Then again, how often does the Unruh-DeWitt detector click if we switch it carefully?

TL;DR

This paper investigates how the transition probability of an Unruh-DeWitt detector depends on the switching function, showing that smooth switching restores Lorentz invariance and finiteness to the results, unlike sudden switching.

Contribution

It demonstrates that non-Lorentz invariance in the detector's transition rate is due to sudden switching, and that smooth switching yields Lorentz invariant, finite results with conventional regularisation.

Findings

Smooth switching restores Lorentz invariance.

Conventional regularisation yields finite, Lorentz invariant results with smooth switching.

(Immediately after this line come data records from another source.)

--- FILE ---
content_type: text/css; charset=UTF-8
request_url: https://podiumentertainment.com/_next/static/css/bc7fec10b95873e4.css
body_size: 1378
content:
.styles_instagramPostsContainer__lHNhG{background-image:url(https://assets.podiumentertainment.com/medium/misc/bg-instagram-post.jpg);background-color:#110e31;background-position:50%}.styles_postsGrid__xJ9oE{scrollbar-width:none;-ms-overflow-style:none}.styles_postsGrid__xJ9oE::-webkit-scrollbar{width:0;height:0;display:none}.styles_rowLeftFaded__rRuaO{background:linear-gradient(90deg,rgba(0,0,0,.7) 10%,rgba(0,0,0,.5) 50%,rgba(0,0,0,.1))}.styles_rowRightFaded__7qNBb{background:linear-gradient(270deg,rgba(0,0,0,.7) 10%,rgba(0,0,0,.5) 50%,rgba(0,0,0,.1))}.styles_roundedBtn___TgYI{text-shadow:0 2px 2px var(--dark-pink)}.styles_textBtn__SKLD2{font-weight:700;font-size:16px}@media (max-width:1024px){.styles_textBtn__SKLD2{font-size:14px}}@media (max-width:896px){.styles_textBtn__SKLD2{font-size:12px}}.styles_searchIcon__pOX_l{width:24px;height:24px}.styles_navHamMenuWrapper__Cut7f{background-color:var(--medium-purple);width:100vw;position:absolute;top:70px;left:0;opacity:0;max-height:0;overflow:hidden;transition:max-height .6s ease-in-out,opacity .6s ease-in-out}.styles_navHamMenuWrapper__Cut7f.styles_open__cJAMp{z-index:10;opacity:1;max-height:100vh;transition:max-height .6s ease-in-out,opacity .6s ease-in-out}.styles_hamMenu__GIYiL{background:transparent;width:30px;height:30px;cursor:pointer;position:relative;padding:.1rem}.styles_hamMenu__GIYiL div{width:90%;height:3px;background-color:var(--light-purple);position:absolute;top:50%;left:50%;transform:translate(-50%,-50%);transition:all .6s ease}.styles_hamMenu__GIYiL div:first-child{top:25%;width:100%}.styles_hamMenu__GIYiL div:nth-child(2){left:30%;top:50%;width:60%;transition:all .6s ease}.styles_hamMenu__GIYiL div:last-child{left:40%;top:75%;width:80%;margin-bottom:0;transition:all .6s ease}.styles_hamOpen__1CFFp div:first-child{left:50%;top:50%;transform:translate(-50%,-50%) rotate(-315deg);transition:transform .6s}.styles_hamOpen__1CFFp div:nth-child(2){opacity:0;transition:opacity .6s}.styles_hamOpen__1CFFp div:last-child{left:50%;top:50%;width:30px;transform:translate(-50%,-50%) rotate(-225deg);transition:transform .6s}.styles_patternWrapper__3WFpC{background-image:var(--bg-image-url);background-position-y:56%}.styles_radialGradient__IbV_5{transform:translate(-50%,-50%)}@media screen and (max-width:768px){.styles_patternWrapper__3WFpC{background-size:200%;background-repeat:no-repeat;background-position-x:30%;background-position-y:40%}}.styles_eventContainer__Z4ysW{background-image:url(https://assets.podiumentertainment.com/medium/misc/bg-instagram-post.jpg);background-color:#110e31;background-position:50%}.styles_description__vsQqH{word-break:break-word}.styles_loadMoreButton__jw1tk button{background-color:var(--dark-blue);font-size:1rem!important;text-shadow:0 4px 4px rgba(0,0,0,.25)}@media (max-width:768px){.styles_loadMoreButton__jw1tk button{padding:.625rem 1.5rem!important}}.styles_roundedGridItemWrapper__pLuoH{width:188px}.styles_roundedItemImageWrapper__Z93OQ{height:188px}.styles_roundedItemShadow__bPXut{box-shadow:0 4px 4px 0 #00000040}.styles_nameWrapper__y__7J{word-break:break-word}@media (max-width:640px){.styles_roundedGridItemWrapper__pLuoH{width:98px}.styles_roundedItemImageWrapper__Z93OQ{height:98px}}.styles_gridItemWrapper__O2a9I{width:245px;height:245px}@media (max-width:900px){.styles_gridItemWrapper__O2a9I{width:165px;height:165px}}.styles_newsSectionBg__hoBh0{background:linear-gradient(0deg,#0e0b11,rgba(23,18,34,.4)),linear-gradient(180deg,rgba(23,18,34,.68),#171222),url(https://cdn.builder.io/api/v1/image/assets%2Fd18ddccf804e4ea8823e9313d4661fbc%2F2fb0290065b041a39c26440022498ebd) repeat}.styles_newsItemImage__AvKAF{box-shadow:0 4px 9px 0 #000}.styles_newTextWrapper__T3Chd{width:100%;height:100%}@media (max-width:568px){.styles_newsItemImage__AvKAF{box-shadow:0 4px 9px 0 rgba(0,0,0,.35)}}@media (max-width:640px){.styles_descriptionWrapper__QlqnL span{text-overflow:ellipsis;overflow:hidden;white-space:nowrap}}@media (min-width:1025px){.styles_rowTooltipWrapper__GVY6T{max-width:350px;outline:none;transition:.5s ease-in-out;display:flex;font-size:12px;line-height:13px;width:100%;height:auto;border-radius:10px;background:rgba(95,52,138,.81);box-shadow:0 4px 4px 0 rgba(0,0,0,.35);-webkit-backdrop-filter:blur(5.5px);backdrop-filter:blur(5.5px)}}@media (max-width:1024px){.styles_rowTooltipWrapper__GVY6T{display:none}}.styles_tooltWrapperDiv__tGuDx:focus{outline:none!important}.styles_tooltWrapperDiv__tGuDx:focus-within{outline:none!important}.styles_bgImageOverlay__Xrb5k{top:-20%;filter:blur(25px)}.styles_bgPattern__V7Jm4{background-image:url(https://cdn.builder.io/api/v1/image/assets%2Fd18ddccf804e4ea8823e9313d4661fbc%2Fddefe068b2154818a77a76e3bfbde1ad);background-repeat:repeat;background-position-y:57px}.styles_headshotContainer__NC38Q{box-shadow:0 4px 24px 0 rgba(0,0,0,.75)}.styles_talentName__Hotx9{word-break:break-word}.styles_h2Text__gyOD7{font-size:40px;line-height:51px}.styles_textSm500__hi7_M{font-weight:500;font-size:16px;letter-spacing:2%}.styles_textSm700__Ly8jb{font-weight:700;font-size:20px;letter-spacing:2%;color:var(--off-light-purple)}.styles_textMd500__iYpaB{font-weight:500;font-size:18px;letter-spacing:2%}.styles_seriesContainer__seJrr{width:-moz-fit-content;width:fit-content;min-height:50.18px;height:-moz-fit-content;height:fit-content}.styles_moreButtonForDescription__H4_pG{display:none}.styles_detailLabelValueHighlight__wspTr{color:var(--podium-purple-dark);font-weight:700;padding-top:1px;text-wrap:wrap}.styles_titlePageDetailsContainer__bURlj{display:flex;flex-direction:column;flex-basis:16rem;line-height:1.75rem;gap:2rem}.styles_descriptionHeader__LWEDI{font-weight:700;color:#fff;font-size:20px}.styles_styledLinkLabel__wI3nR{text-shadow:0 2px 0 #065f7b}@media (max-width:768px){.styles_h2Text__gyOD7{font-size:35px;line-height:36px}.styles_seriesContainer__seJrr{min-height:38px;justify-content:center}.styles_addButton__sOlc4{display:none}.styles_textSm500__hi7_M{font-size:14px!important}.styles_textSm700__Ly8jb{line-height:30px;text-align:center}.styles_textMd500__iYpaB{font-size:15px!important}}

Sharp switching limit and spectral falloff properties are analyzed.

Abstract

The transition probability in first-order perturbation theory for an Unruh-DeWitt detector coupled to a massless scalar field in Minkowski space is calculated. It has been shown recently that the conventional $i\epsilon$ regularisation prescription for the correlation function leads to non-Lorentz invariant results for the transition rate, and a different regularisation, involving spatial smearing of the field, has been advocated to replace it. We show that the non-Lorentz invariance arises solely from the assumption of sudden switch-on and switch-off of the detector, and that when the model includes a smooth switching function the results from the conventional regularisation are both finite and Lorentz invariant. The sharp switching limit of the model is also discussed, as well as the falloff properties of the spectrum for large frequencies.